WORK TO COMPLETE
Your task is to transcribe exactly, and only, the lines running from the one with "2024-06-25T10:55:56, 3-frame burst." to the end of the listing below, inclusive, with every picture left out.
>>>>
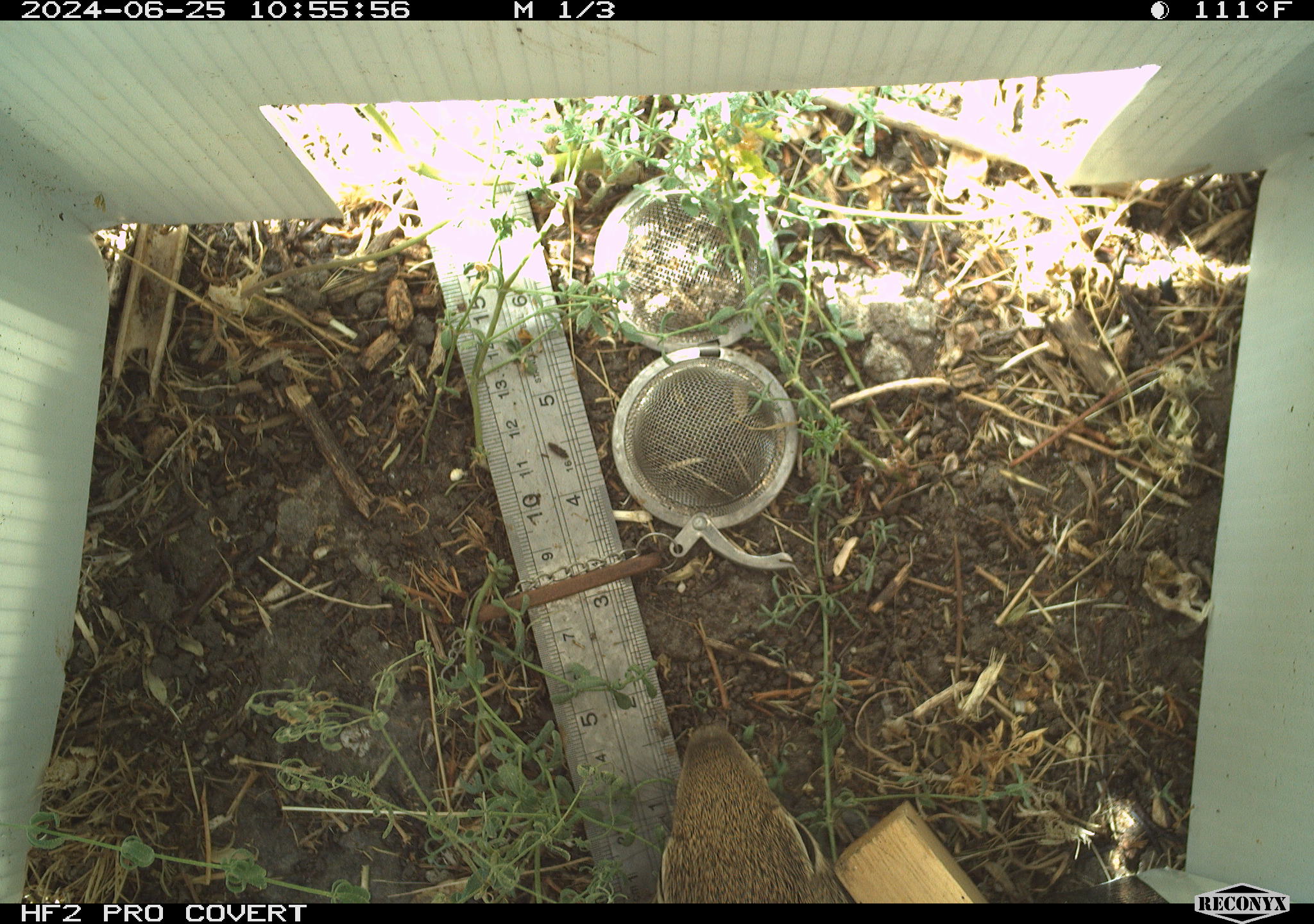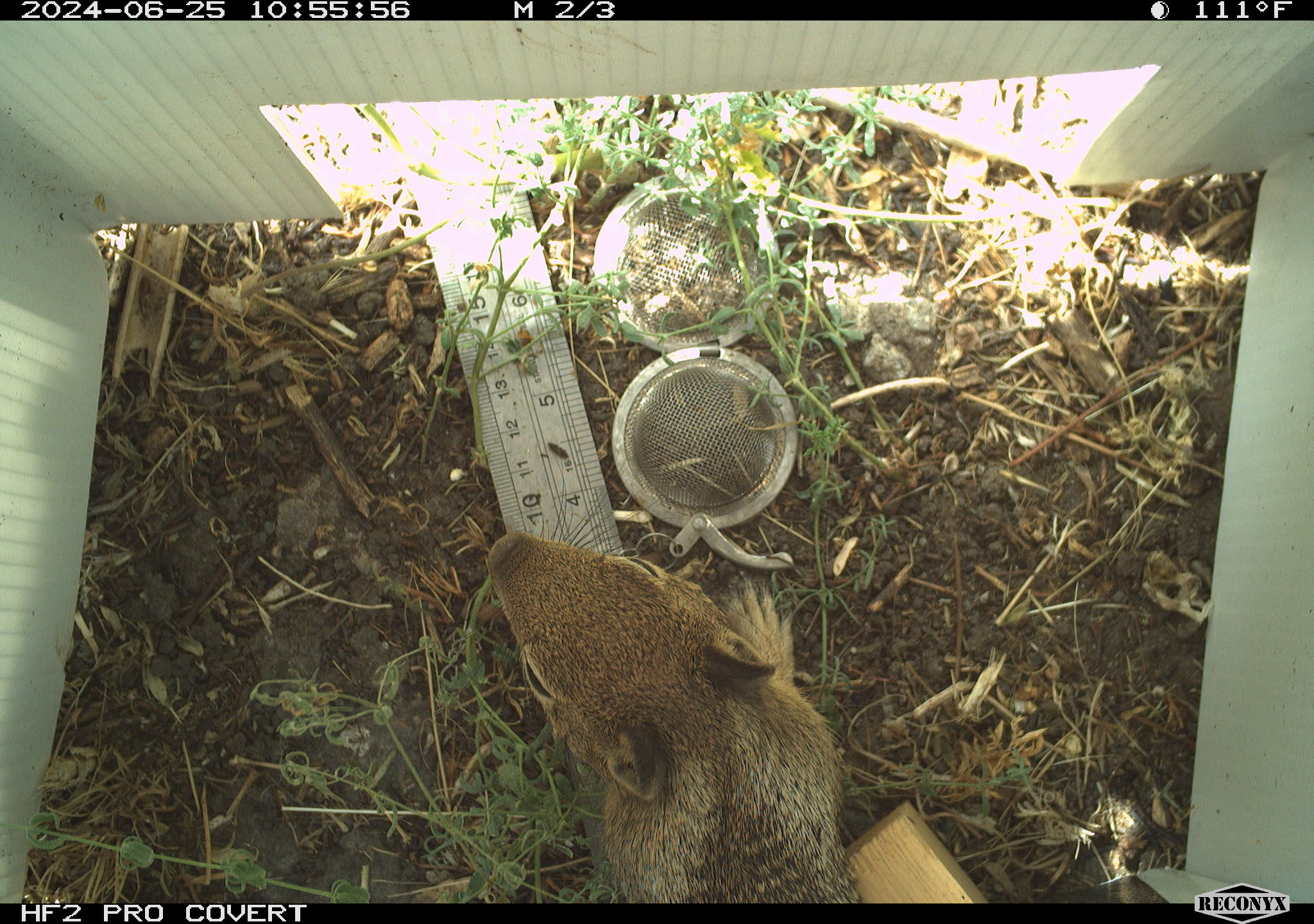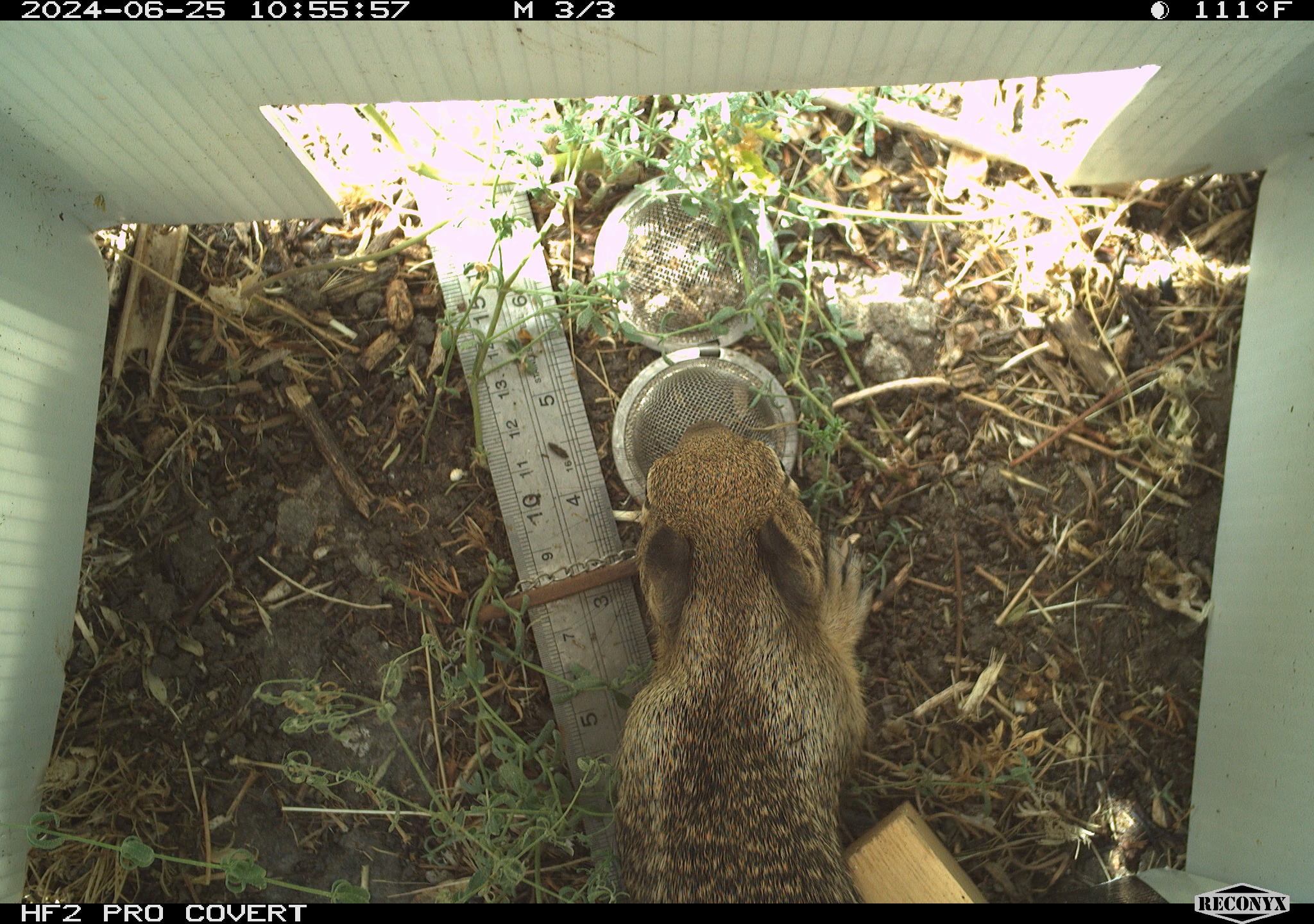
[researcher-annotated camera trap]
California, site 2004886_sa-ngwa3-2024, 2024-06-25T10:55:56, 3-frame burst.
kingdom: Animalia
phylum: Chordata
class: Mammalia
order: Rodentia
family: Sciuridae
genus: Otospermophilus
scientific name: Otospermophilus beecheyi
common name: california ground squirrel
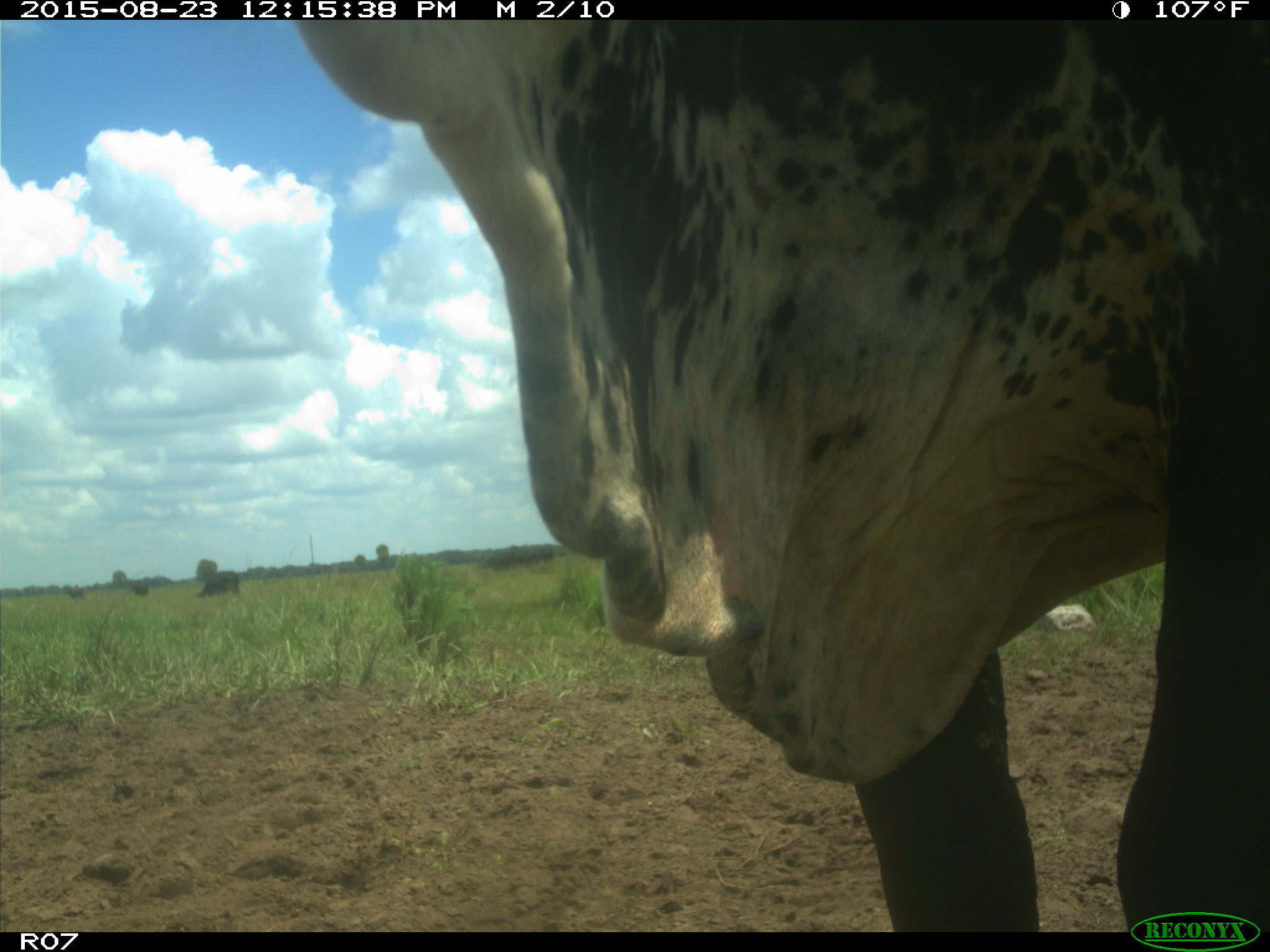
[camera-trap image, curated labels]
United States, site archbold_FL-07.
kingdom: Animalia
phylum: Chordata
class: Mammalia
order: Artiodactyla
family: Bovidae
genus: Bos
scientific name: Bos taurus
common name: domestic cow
<<<<
TASK ANSWER
California, site 2004886_sa-ngwa3-2024, 2024-06-25T10:55:56, 3-frame burst.
kingdom: Animalia
phylum: Chordata
class: Mammalia
order: Rodentia
family: Sciuridae
genus: Otospermophilus
scientific name: Otospermophilus beecheyi
common name: california ground squirrel
[camera-trap image, curated labels]
United States, site archbold_FL-07.
kingdom: Animalia
phylum: Chordata
class: Mammalia
order: Artiodactyla
family: Bovidae
genus: Bos
scientific name: Bos taurus
common name: domestic cow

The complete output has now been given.